What the exercise asks
When you copy the data, keep every line exactly as written and skip the pictures.

Extracted material
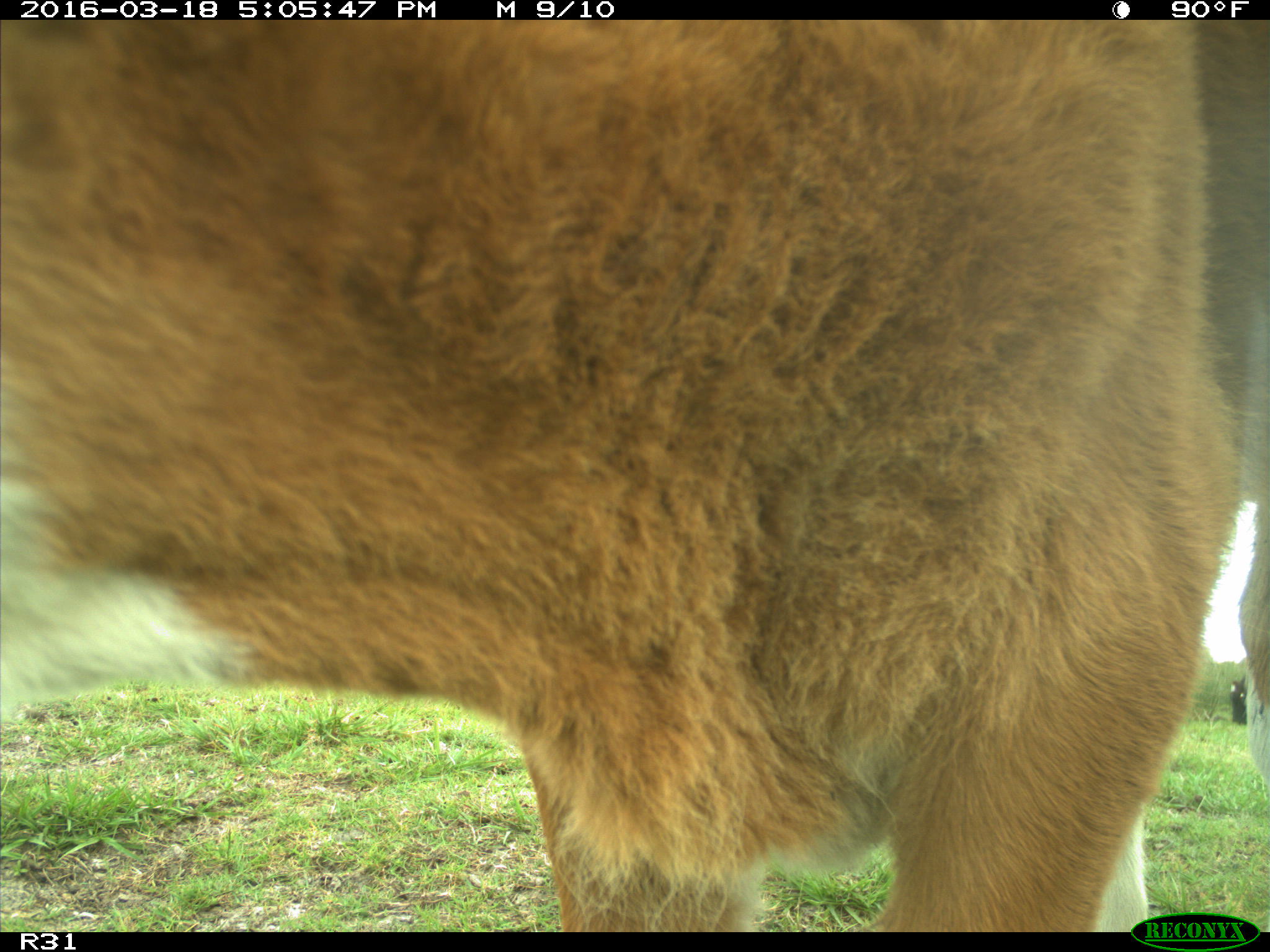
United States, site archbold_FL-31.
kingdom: Animalia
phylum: Chordata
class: Mammalia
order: Artiodactyla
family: Bovidae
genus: Bos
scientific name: Bos taurus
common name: domestic cow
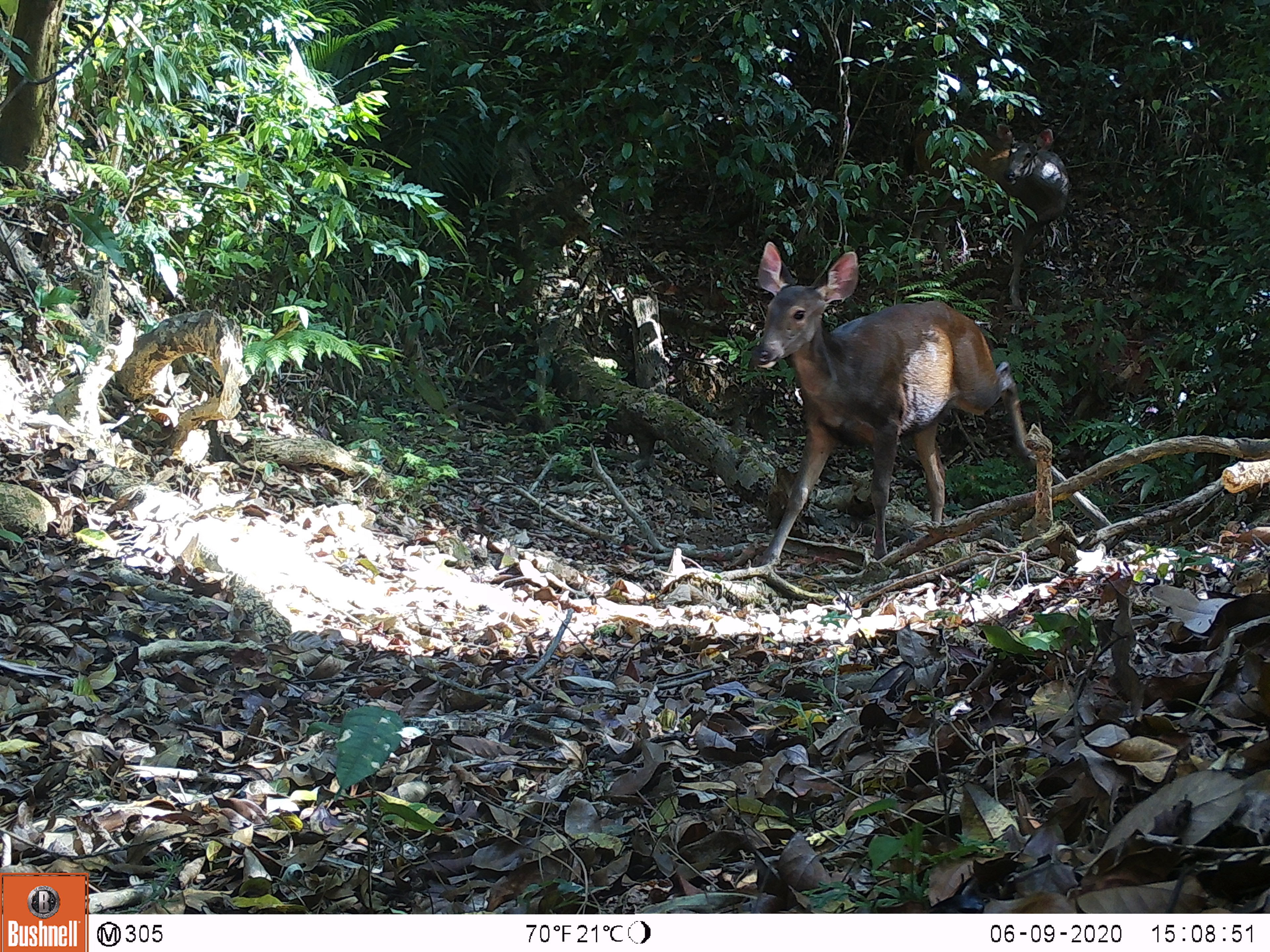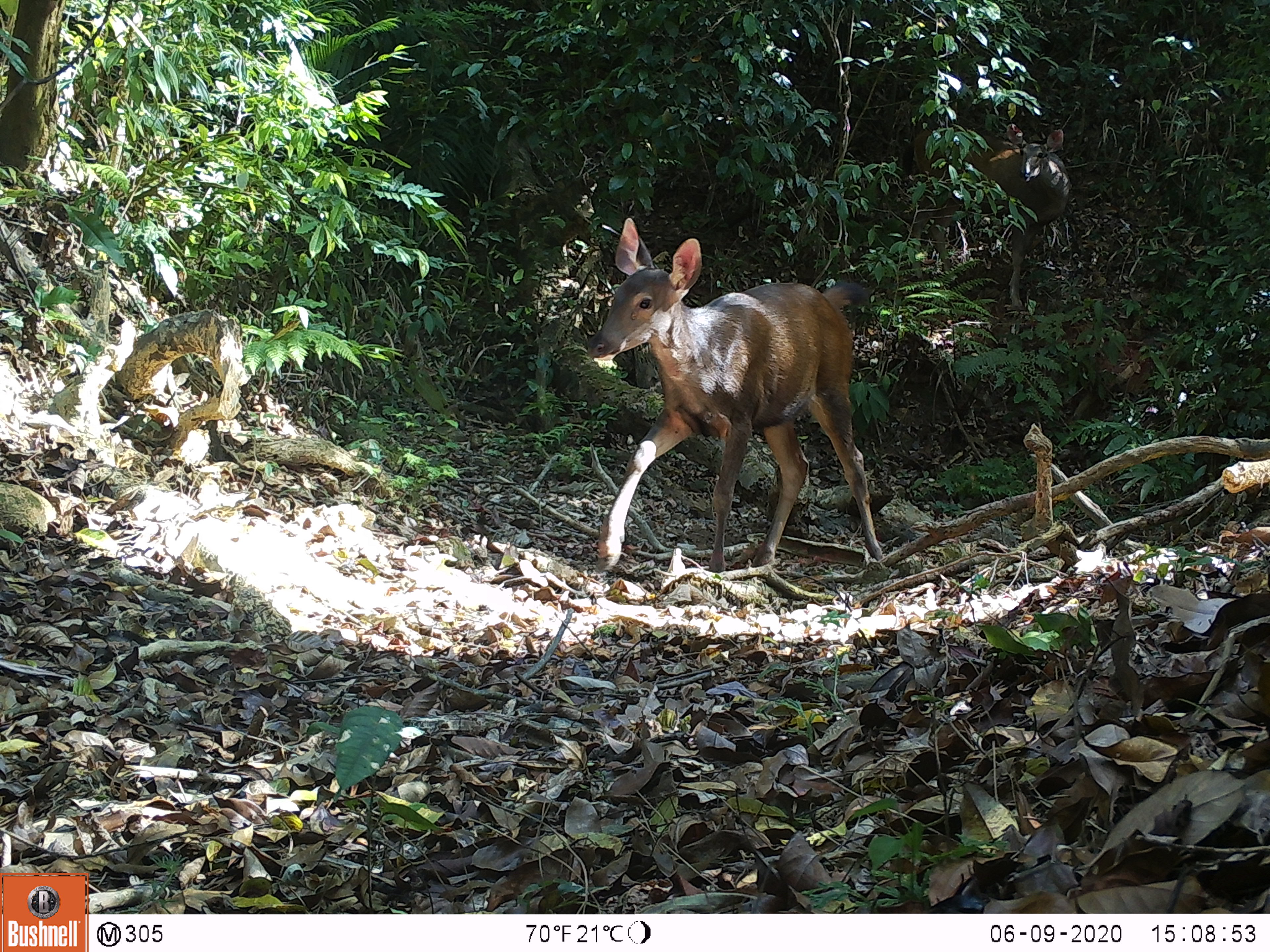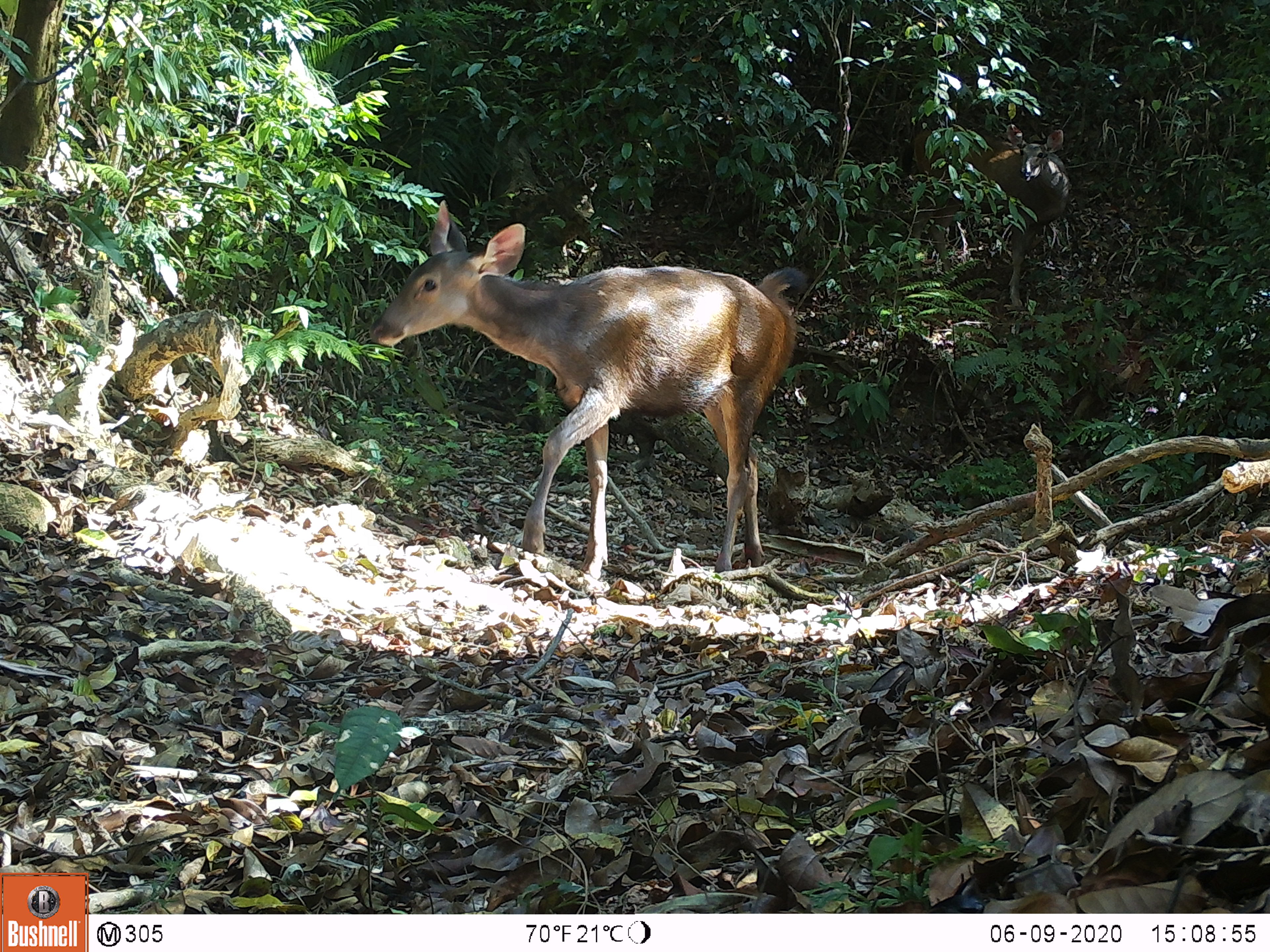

Exercise result
United States, site archbold_FL-31.
kingdom: Animalia
phylum: Chordata
class: Mammalia
order: Artiodactyla
family: Bovidae
genus: Bos
scientific name: Bos taurus
common name: domestic cow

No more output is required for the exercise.